Simple solution, life-saving potential
Many of us have heard the staggering numbers before:
over 880 million people worldwide lack access to safe drinking water; fecally contaminated drinking water contributes to 1.8 million diarrheal disease deaths every year, the majority of which are children in lesser-developed countries. While many solutions to this problem are focused on increasing access to clean drinking water, one solution zeroes in on the simple act of knowing what the quality of one's drinking water is. This was the focus of my recent research at the University of North Carolina's Gillings School of Global Public Health.

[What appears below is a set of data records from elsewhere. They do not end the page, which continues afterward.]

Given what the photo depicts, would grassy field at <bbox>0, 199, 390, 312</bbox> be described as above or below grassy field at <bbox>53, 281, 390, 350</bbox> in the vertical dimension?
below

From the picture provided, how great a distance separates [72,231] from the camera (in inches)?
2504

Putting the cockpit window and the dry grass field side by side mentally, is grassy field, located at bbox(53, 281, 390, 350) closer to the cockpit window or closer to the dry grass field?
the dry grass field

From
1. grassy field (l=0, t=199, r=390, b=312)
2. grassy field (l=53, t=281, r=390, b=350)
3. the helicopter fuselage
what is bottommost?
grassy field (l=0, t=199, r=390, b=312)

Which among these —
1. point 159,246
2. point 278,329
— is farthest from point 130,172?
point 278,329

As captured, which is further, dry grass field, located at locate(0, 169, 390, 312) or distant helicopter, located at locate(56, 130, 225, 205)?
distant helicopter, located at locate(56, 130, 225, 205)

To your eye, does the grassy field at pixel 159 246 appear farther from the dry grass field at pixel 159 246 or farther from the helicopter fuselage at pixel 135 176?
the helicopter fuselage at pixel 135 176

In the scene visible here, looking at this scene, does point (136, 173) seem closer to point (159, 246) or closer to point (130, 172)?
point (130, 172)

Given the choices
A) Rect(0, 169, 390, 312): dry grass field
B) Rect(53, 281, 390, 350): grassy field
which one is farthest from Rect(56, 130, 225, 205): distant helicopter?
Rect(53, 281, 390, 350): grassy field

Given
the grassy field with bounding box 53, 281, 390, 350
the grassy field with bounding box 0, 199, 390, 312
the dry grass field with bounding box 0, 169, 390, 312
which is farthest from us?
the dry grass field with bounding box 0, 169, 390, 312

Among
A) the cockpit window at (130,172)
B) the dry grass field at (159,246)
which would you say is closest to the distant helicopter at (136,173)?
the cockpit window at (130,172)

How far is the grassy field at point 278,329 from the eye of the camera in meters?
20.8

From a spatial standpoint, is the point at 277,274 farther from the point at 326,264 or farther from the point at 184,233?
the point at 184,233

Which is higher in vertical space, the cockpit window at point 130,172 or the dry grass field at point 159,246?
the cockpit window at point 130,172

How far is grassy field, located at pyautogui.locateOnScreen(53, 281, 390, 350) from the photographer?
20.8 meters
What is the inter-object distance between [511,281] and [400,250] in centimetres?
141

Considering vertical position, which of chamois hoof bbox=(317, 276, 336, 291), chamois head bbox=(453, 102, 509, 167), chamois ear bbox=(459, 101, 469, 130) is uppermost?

Fecal contamination is one of the largest contributors to the contamination of drinking water sources in developing countries. With a lack of sanitation, many people must resort to defecating, bathing, washing, and drinking out of the same water source. In rural areas farm animals, like cows, further exacerbate the problem by defecating and swimming in and around these same water sources. Even in areas where these activities are not taking place directly in a drinking water source, villages up-stream of the source may be contributing to fecal contamination of the water, unknown to those who drink it. It is therefore crucial that individuals have a way to find out about the quality of their drinking water themselves that is affordable, reliable, and simple.
Today, most of our options for determining the quality of a drinking water source require expensive, technical equipment that rely on electricity and access to a laboratory. This type of testing is not appropriate for low-resource settings where the electrical grid is shoddy, if existent, the terrain is too rugged for breakable laboratory equipment and the technical expertise to use it is lacking. A solution that my advisor created and that I worked on for two years to perfect is a simple, portable, low-cost test to determine the quality of a drinking water source. This test manifested in a compartmentalized plastic bag format that uses a color-changing component, which, when dissolved in water will change to a dark greenish-blue color if E. coli (an indicator of fecal contamination) is present.
This test, if distributed on a large-scale, would allow an individual, family, or community to take their own initiative in knowing whether their drinking water is contaminated. The color-change component of the test gives a striking result, allowing people to visibly see that their water will make them sick. This is an empowering visual that can be used for educating people about the importance of water quality and to take strides to improve it. While not a perfect solution, this test may persuade a family to use a point-of-use water treatment, like chlorine drops, and therefore help save their children from the burden of diarrheal disease.
-- Katherine Pierson recently completed her M.S.P.H. degree at the University of North Carolina and now works for RTI International in D.C.